Buying vs starting a dental practice
TL;DR: Buying an existing dental practice gives you cash flow on day one, an active patient base, trained staff, and predictable economics for SBA lenders. Starting from scratch (de novo) gives you full control of culture, systems, and location, with significantly lower upfront capital but a 24 to 36 month ramp before reaching mature profitability. For most new owners, buying wins on financial risk and lender appetite. Starting wins for niche concepts, underserved markets, or owners who want to build exactly what they want.
Option A
Buying an existing practice
Acquiring an established dental practice with active patients, staff, equipment, and revenue. Funded typically through SBA 7(a) financing with 10 to 15 percent down. Common purchase price for a healthy general practice is 60 to 80 percent of trailing collections.
Option B
Starting de novo
Building a new practice from the ground up.

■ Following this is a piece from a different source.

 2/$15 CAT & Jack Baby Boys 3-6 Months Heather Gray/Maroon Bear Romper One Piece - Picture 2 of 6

You select the location, design the build-out, recruit the staff, and grow the patient base from zero. Funded typically through SBA 7(a) or 504, plus owner working capital reserves.

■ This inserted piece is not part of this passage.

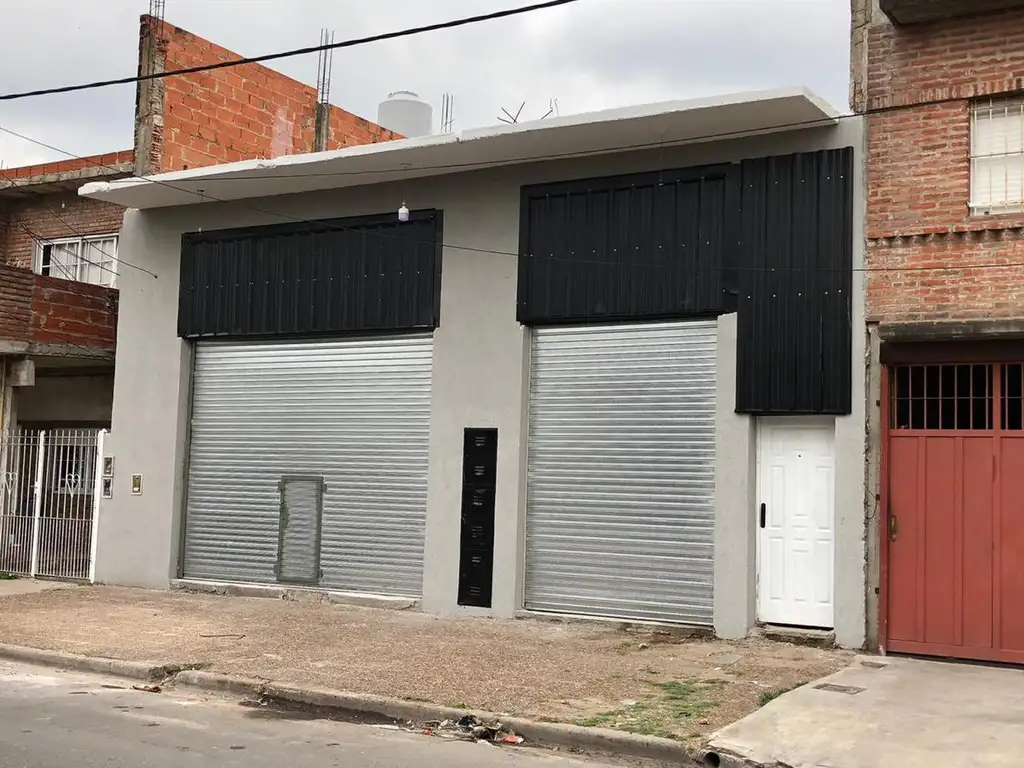 Galpón de Losa 285 m² Cub - 2 Baños - Entre Piso y Patio - Alquilado Con Renta - San Justo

| Category | Buying an existing practice | Starting de novo |
|---|---|---|
| Upfront capital required | Purchase price typically $400K-$1.5M+ for a healthy general practice. SBA 7(a) commonly finances 85-90% with 10-15% owner equity ($40K-$200K out of pocket). | $400K-$700K for build-out, equipment, and working capital in most markets. SBA financing similar; 10-15% owner equity ($40K-$100K) plus operating reserves. |
| Cash flow on day one | Yes. Active patients, predictable monthly collections, existing staff payroll. Most acquisitions are cash-flow positive in month one. | No. Zero patients on day one. Cash-flow negative for the first 12 to 24 months while you ramp. Operating reserves cover the gap. |
| Time to mature profitability | Immediate, with possible dip during transition (typically 6-12 months as patient retention is tested). | 24-36 months. New practices take 2-3 years to reach 60-70% schedule utilization and full mature collections. |
| SBA lender appetite | Strong. Banks love acquisitions because the practice has a track record, real collateral, and a debt-service ratio they can underwrite from existing financials. | Weaker but workable. Banks fund de novos but expect more owner equity, stronger personal credit, and a detailed business plan with realistic ramp assumptions. |
| Risk profile | Lower financial risk during ramp. Higher concentration risk on the seller's patient base; if the seller-doctor was the relationship, retention can suffer. | Higher financial risk in years 1-2 (ramp longer than expected). Lower long-term risk because you built the systems, culture, and patient base intentionally. |
| Control over systems and culture | Inherited. You take on the existing PM, EHR, processes, and team dynamics. Changing them after closing is harder than expected. | Full control. You select everything from chair brand to scheduling system to hygiene protocol. Painful at first; durable advantage long-term. |
| Staff retention | Mixed. Some teams welcome a new owner; others see acquisition as a threat and leave within 6-12 months. Retention bonuses and culture work matter. | You hire your own team. Easier to build culture; harder to staff up before opening because you have no track record. |
| Patient retention | Typically 75-90% in year one if the seller stays through transition. Drops sharply if the seller-doctor was the primary relationship and exits at close. | N/A. You build patient base from zero through location, marketing, insurance contracts, and word-of-mouth. |
| Negotiating leverage | Variable. Strong markets and competitive specialties have multiple buyers; soft markets give buyers leverage. Letter of intent and quality of earnings analysis matter. | Lease and equipment financing terms are your main negotiation. No seller dynamic. |
| Best for | First-time owners who want predictable cash flow, lower ramp risk, and a financial profile their lender can underwrite easily. | Owners with a specific concept (cash-pay, niche specialty, particular patient demographic), strong personal financial reserves, and tolerance for 24+ months of ramp. |
Buying wins for most first-time owners. Starting wins for specific concepts and underserved markets.
The risk-adjusted answer for most new dental owners is buy, not build. Acquisition gives you cash flow on day one, an underwritten lender thesis, and 24 to 36 fewer months of ramp risk. The work is in the diligence (especially patient and staff retention), the LOI, and the post-close transition; not in the financial model. Building de novo is the right call when you have a specific concept that does not exist in your market, an underserved geography that needs the capacity, or strong reasons to want full control of culture and systems from day one. The honest cost of de novo is 24 to 36 months of ramp, real financial risk in years one and two, and the founder hours required to recruit a team and build a patient base from zero. Owners who go in with realistic expectations on both timelines and capital typically come out fine; owners who underestimate the ramp run into distress in year two.